Configuration Options:

Field Type Default Description
enabled boolean false Enable HTTPS on the hub server
cert string - Path to SSL certificate file (absolute path recommended)
key string - Path to SSL private key file (absolute path recommended)

What Gets Served:

When you enable HTTPS on the hub server, everything runs on HTTPS:

  • Frontend UI - Served directly by Express at https://localhost:3000/
  • API Endpoints - All /api/* routes
  • WebSocket - Socket.IO connections at https://localhost:3000/socket.io
  • WebDriver Endpoints - Appium endpoints at /wd/hub/*

Generating SSL Certificates

For development, you can generate self-signed certificates:

# Create certs directory
mkdir -p certs
cd certs

# Generate self-signed certificate (for development)
openssl req -x509 -newkey rsa:2048 -keyout key.pem -out cert.pem -days 365 -nodes \
  -subj "/C=US/ST=State/L=City/O=Device Farm/CN=localhost" \
  -addext "subjectAltName=DNS:localhost,IP:127.0.0.1"

# Set secure permissions
chmod 600 key.pem
chmod 644 cert.pem

cd ..

Configuration File Method

Configure SSL in hub.config.json:

{
  "ssl": {
    "enabled": true,
    "cert": "/absolute/path/to/certs/cert.pem",
    "key": "/absolute/path/to/certs/key.pem"
  }
}

Environment Variables Method

Alternatively, you can use environment variables:

# Enable HTTPS
export SSL_ENABLED=true
export SSL_CERT=$(pwd)/certs/cert.pem
export SSL_KEY=$(pwd)/certs/key.pem

# Optional: Certificate Authority bundle
# export SSL_CA=$(pwd)/certs/ca.pem

# Optional: Private key passphrase (if your key is encrypted)
# export SSL_PASSPHRASE=your_passphrase

Production Certificates

For production, use certificates from a trusted CA (e.g., Let's Encrypt):

# Install certbot
sudo apt-get install certbot  # or brew install certbot

# Get certificate for your domain
sudo certbot certonly --standalone -d your-domain.com

# Use the certificates
export SSL_CERT=/etc/letsencrypt/live/your-domain.com/fullchain.pem
export SSL_KEY=/etc/letsencrypt/live/your-domain.com/privkey.pem

Or configure in hub.config.json:

{
  "ssl": {
    "enabled": true,
    "cert": "/etc/letsencrypt/live/your-domain.com/fullchain.pem",
    "key": "/etc/letsencrypt/live/your-domain.com/privkey.pem"
  }
}

Node Configuration for HTTPS

When the hub uses HTTPS, nodes must connect using HTTPS as well.
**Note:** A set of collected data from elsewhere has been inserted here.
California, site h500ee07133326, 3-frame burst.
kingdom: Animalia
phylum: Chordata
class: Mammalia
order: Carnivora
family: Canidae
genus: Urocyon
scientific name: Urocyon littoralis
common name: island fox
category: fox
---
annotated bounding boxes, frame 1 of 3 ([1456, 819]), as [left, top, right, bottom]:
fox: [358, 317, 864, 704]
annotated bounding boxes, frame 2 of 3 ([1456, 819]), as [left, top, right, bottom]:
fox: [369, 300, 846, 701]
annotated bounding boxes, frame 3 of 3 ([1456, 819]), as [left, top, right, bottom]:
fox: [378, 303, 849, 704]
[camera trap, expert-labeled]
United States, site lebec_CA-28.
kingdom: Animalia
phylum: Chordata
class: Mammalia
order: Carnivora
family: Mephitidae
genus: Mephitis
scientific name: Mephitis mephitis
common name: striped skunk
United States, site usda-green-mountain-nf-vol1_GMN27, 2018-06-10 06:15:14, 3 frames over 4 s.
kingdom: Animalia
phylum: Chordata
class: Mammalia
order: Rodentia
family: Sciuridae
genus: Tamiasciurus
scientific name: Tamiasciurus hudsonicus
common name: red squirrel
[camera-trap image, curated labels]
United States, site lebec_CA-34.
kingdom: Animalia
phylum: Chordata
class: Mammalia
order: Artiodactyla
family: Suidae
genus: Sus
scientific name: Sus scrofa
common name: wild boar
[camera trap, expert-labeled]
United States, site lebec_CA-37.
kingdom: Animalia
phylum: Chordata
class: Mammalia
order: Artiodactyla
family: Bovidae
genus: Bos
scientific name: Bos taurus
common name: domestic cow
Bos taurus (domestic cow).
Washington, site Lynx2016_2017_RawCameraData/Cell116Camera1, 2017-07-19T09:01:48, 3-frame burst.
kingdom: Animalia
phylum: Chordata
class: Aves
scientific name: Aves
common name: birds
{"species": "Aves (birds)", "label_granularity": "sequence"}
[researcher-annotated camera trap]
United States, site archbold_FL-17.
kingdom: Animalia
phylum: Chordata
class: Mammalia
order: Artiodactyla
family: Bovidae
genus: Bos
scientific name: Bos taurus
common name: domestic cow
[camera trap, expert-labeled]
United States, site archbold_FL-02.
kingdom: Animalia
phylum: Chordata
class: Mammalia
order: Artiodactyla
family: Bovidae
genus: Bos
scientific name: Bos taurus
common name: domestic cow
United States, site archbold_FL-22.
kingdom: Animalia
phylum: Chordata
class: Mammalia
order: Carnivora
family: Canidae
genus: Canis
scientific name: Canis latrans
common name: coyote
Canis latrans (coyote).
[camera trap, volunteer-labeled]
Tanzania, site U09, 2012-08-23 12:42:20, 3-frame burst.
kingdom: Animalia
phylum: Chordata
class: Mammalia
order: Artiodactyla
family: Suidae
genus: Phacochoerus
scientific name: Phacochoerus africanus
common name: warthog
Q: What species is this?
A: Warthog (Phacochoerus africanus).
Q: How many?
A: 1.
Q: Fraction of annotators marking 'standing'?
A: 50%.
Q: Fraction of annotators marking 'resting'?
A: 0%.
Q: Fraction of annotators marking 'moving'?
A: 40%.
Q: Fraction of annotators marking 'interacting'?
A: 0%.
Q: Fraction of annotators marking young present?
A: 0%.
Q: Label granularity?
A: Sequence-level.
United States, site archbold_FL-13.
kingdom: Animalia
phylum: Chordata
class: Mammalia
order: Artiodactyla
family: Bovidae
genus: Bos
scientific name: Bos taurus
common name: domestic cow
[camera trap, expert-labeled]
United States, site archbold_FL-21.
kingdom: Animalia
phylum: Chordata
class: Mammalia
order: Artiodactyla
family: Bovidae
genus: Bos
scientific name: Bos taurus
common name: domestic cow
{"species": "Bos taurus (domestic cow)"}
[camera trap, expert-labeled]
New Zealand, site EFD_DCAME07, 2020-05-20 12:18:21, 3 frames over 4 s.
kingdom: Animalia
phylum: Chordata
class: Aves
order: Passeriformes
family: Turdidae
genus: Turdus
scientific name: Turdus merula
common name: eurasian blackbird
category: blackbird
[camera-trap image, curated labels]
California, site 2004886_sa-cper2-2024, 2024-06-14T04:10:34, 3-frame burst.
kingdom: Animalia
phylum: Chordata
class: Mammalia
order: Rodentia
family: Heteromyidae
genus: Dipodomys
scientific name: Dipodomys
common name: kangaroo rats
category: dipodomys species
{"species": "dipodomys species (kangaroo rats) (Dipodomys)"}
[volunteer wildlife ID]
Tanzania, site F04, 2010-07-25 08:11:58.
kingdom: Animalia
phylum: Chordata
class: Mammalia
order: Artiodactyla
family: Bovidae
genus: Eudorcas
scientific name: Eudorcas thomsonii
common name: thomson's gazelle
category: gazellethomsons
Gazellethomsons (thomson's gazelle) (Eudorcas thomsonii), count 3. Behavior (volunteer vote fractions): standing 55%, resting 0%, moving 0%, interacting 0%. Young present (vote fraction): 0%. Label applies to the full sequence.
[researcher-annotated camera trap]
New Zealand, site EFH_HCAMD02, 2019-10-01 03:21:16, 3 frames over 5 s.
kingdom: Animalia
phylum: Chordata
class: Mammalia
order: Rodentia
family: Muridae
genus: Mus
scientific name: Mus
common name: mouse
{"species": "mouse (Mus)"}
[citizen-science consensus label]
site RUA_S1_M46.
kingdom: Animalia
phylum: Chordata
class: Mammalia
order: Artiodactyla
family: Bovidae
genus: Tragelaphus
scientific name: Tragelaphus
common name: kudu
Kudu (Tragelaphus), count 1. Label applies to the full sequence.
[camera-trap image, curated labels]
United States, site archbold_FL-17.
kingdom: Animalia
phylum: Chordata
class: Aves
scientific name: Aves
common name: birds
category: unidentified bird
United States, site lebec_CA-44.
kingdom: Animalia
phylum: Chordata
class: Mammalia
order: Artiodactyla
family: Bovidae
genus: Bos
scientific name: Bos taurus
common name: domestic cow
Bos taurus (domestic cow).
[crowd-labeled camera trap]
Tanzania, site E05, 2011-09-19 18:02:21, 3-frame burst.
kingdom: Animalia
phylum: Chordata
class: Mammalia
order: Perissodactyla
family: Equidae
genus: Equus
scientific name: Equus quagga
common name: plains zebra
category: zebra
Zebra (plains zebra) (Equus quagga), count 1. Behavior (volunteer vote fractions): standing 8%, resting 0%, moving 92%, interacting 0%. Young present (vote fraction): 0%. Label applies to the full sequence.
Update your node.config.json:

{
  "hubUrl": "https://localhost:3000",
  "accessKey": "your-access-key",
  "token": "your-token"
}

Or via environment:

export HUB_URL=https://localhost:3000

Troubleshooting

Browser Shows "Not Secure" Warning:

This is normal for self-signed certificates. Click "Advanced" → "Proceed to localhost" (Chrome) or add an exception.

Certificate File Not Found:

# Check files exist
ls -la certs/cert.pem
ls -la certs/key.pem

# Use absolute paths in config files
export SSL_CERT=$(pwd)/certs/cert.pem
export SSL_KEY=$(pwd)/certs/key.pem

Node Can't Connect to Hub:

  • Ensure hubUrl in node config uses https:// not http://
  • If using self-signed certs, you may need to disable SSL verification in the HTTP client (not recommended for production)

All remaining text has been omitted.